• [GIVEN TASK] Reproduce the listing below word for word, with every line unchanged.
__________________________________________________
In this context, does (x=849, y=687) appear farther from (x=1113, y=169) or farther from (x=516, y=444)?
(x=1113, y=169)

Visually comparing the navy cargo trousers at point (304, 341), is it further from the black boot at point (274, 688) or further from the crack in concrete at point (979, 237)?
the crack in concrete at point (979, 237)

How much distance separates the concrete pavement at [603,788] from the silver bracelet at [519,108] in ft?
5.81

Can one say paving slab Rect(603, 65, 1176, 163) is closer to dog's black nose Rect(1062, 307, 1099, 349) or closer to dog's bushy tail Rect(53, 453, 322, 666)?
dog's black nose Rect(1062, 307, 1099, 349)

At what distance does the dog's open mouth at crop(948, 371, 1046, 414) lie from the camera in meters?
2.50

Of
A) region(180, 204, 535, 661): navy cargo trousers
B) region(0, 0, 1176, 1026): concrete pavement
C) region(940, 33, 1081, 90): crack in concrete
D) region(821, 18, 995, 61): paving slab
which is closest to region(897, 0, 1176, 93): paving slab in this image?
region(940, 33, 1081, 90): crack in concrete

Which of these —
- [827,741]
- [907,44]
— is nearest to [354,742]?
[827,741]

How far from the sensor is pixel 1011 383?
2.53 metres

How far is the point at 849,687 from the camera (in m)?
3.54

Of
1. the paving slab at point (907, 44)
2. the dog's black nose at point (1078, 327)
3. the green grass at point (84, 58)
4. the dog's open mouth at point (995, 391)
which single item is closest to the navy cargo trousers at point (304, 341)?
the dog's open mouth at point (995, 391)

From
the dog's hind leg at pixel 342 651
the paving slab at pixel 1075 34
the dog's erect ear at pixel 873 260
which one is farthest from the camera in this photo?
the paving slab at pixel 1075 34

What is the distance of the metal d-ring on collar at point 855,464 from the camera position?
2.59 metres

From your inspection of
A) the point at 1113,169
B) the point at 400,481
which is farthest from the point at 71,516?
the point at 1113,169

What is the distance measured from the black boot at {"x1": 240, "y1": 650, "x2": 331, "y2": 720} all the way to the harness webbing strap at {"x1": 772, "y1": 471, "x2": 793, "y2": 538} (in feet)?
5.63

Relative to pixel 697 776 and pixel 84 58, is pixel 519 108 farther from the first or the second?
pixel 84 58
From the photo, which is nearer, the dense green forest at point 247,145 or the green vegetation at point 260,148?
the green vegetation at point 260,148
__________________________________________________
• [ANSWER IN FULL]
In this context, does (x=849, y=687) appear farther from (x=1113, y=169) or farther from (x=516, y=444)?
(x=1113, y=169)

Visually comparing the navy cargo trousers at point (304, 341), is it further from the black boot at point (274, 688) or further from the crack in concrete at point (979, 237)?
the crack in concrete at point (979, 237)

How much distance separates the concrete pavement at [603,788] from the silver bracelet at [519,108] in ft?
5.81

Can one say paving slab Rect(603, 65, 1176, 163) is closer to dog's black nose Rect(1062, 307, 1099, 349) or closer to dog's bushy tail Rect(53, 453, 322, 666)?
dog's black nose Rect(1062, 307, 1099, 349)

At what distance does the dog's open mouth at crop(948, 371, 1046, 414) lie from the camera in meters?
2.50

Of
A) region(180, 204, 535, 661): navy cargo trousers
B) region(0, 0, 1176, 1026): concrete pavement
C) region(940, 33, 1081, 90): crack in concrete
D) region(821, 18, 995, 61): paving slab
which is closest to region(897, 0, 1176, 93): paving slab in this image?
region(940, 33, 1081, 90): crack in concrete

Which of these —
- [827,741]
- [907,44]
— is nearest to [354,742]?
[827,741]

How far from the sensor is pixel 1011 383?
2.53 metres

How far is the point at 849,687 from the camera (in m)?
3.54

Of
1. the paving slab at point (907, 44)
2. the dog's black nose at point (1078, 327)
3. the green grass at point (84, 58)
4. the dog's open mouth at point (995, 391)
which single item is closest to the navy cargo trousers at point (304, 341)?
the dog's open mouth at point (995, 391)

From
the dog's hind leg at pixel 342 651
the paving slab at pixel 1075 34
the dog's erect ear at pixel 873 260
which one is farthest from the camera in this photo?
the paving slab at pixel 1075 34

What is the distance of the metal d-ring on collar at point 855,464 from the camera position?
2.59 metres

From your inspection of
A) the point at 1113,169
B) the point at 400,481
which is farthest from the point at 71,516?
the point at 1113,169

What is the distance measured from the black boot at {"x1": 240, "y1": 650, "x2": 331, "y2": 720} all the way to the harness webbing strap at {"x1": 772, "y1": 471, "x2": 793, "y2": 538} (in feet)?
5.63

Relative to pixel 697 776 and pixel 84 58, is pixel 519 108 farther from the first or the second?
pixel 84 58
From the photo, which is nearer, the dense green forest at point 247,145 or the green vegetation at point 260,148?
the green vegetation at point 260,148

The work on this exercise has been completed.